This past Monday there was yet again another mass shooting that took place on American soil. Aaron Alexis took it upon himself to take the lives of 13 innocent people at the Navy Yard in Washington. Just over the past few years we have seen massacres throughout our country in Fort Hood, Aurora, Newton, and Santa Monica. We now can add our nation’s capital to the list. These killings permeate our society, and spur heated debate over gun control. Gun control is a very sensitive subject, and both sides have solid foundations to their arguments. I am a firm believer, just as our Founding Fathers were, in our right to bear arms. However, do people really need to own semiautomatic weapons like the one used in the Newtown massacre? In all honesty why does the “Average Joe” need an automatic weapon that can fire 166 rounds per second? The Amendment was written in a time when one-shot, very inaccurate muskets were the only weapons available. So, maybe we need a little more definition in what weapons we have the right to own. Yet how do we accomplish this without directly denying our constitutional rights? To simplify this complex debate I propose a one on one comparison to guns with another easily accessible “object” that takes the lives of thousands of Americans each year: the automobile.
Driving a car can be a very dangerous weapon, especially when we abuse this privilege. Close to 10,000 people died in drunk driver accidents in 2011. In the same year over 3,300 people were killed in distracted driver accidents (text messaging, phone calls, using mp3 players, etc.).

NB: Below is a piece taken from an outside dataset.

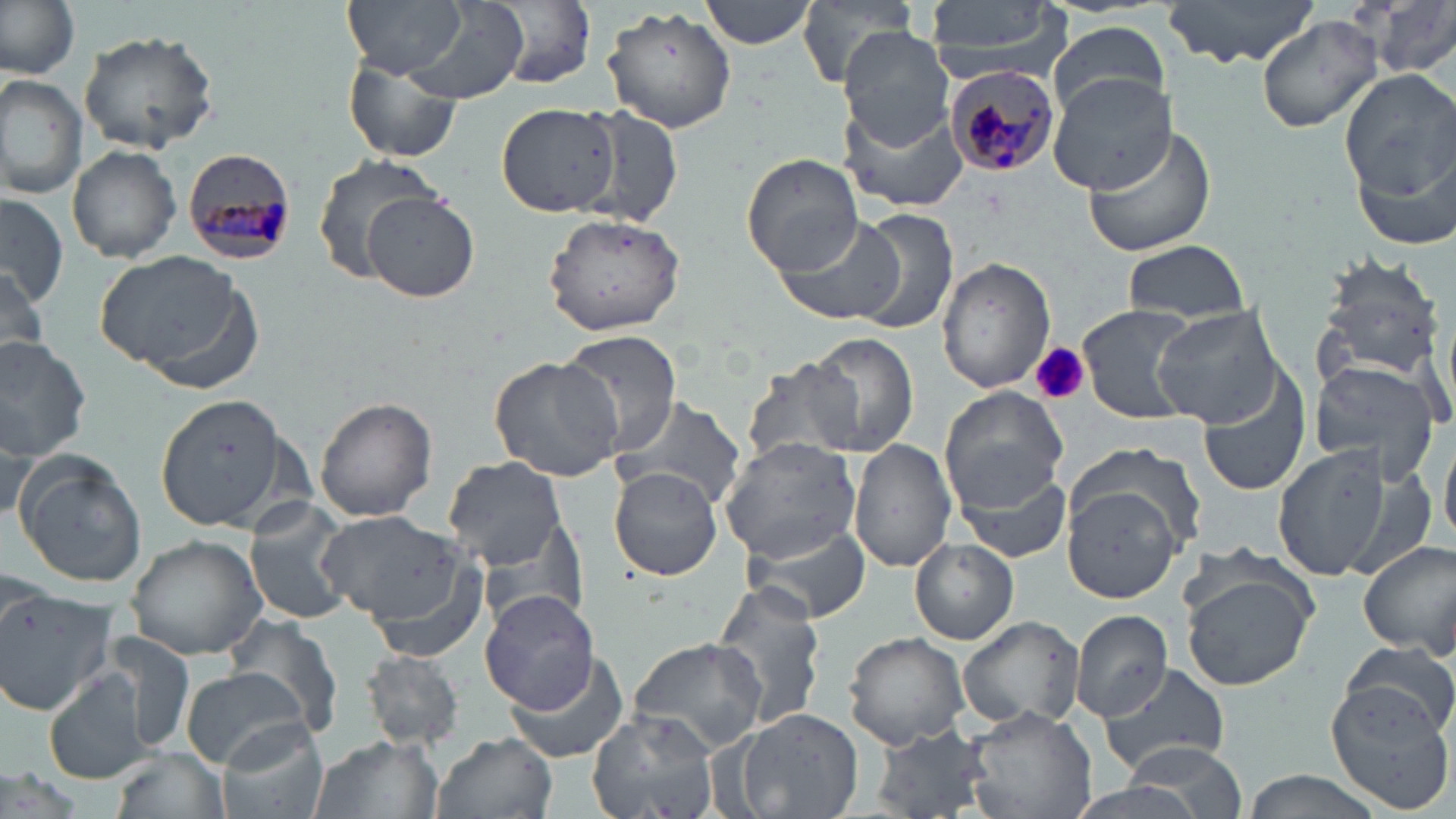

Approximate bounding boxes as (x1,y1)-(x2,y2) corner pairs in pixels.
Plasmodium malariae-infected red blood cells: (943,66)-(1062,179), (181,148)-(300,264).
No Plasmodium falciparum, Plasmodium ovale, Plasmodium vivax, Babesia divergens, or Trypanosoma brucei observed.

Uninfected red blood cell locations: (0,0)-(79,80), (341,0)-(471,78), (480,0)-(597,89), (700,0)-(817,49), (929,0)-(1071,79), (1166,0)-(1317,70), (1362,0)-(1456,78), (797,1)-(916,86), (603,5)-(735,134), (394,8)-(531,108), (1257,14)-(1385,132), (1048,19)-(1171,118), (838,28)-(955,148), (78,30)-(218,154), (345,56)-(465,164), (1337,65)-(1455,210), (0,72)-(87,201), (1048,72)-(1177,193), (841,100)-(965,214), (496,102)-(623,216), (575,102)-(687,230), (1083,126)-(1217,258), (67,143)-(182,264), (311,153)-(444,282), (742,153)-(863,276), (360,191)-(480,303), (0,194)-(69,306), (845,208)-(959,335), (542,211)-(689,337), (773,212)-(905,325), (1123,239)-(1248,322), (95,251)-(252,377), (1312,253)-(1448,386), (937,255)-(1054,394), (0,264)-(48,367), (1077,303)-(1202,424), (1152,305)-(1285,427), (554,329)-(686,454), (799,333)-(921,458), (0,334)-(92,462), (487,355)-(625,481), (1309,357)-(1442,488), (738,360)-(863,469), (1200,363)-(1314,497), (941,387)-(1069,509), (153,393)-(292,533), (609,394)-(745,509), (315,397)-(437,521), (1441,428)-(1456,549), (720,436)-(864,564), (849,438)-(956,573), (1274,439)-(1393,579), (1066,443)-(1207,556), (14,454)-(147,589), (443,456)-(566,567), (608,465)-(723,581), (952,466)-(1072,567), (1063,483)-(1183,605), (244,499)-(357,629), (319,510)-(468,630), (741,517)-(873,625), (124,535)-(268,660), (911,539)-(1018,644), (1357,539)-(1456,661), (360,551)-(494,663), (1179,563)-(1318,691), (710,581)-(829,731), (0,589)-(118,719), (479,590)-(598,713), (2,592)-(115,718), (224,610)-(345,741), (1070,610)-(1175,723), (957,615)-(1087,733), (99,629)-(200,756), (845,631)-(969,750), (628,636)-(767,753), (1341,641)-(1456,748), (357,650)-(467,750), (502,650)-(629,764), (1098,662)-(1232,775), (42,668)-(155,785), (181,669)-(310,768), (1323,676)-(1455,813), (962,703)-(1099,819), (728,707)-(863,819), (585,708)-(720,819), (219,722)-(329,819), (871,727)-(998,817), (306,732)-(443,819), (435,732)-(556,819), (1098,742)-(1252,817), (110,746)-(231,819), (1235,768)-(1395,819). Platelet locations: (1033,341)-(1089,406). Slide-level diagnosis: Plasmodium malariae. Captured at 1000x magnification. Light microscopy. One field of a larger specimen. Thin blood film. Image is 1456×819 pixels. May-Grünwald-Giemsa-stained preparation.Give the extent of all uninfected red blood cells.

These 13,000 plus car related deaths are compared to 8,583 gun related deaths in 2011. There are roughly 247 million registered cars in the US, and 270 million registered guns. So, even with percentages cars kill more people than guns. If our government is willing to restrict our gun rights it is only logical for them to eventually restrict our driving rights. However, I think these astronomical ownership numbers bring some more light to the debate. Even though humans have the ability to do deplorable things, the majority of us are responsible with the things we own. The numbers prove that there are more responsible gun and car owners in this country than selfish sociopaths.
Now I am not promoting that our driving privileges be limited or taken away, but it does provoke a very serious philosophical issue when the government decides to limit any freedom: once a government starts taking away rights from the people, it’s hard (if not impossible) for the people to ever gain those rights back. Also, once rights are given up we as a people become weaker, and it will be easier for more liberties to be stolen from us in the future. So, let’s think this gun control issue through, and not rush into selling our freedom to the government in exchange for some phony promises of safety. Maybe the first step we need to take as a nation is for Americans to realize their personal responsibility and duty to protect all life.
Until we fully respect and understand the dignity of a human life, it doesn’t matter how many laws you pass–violence will always be a pertinent issue.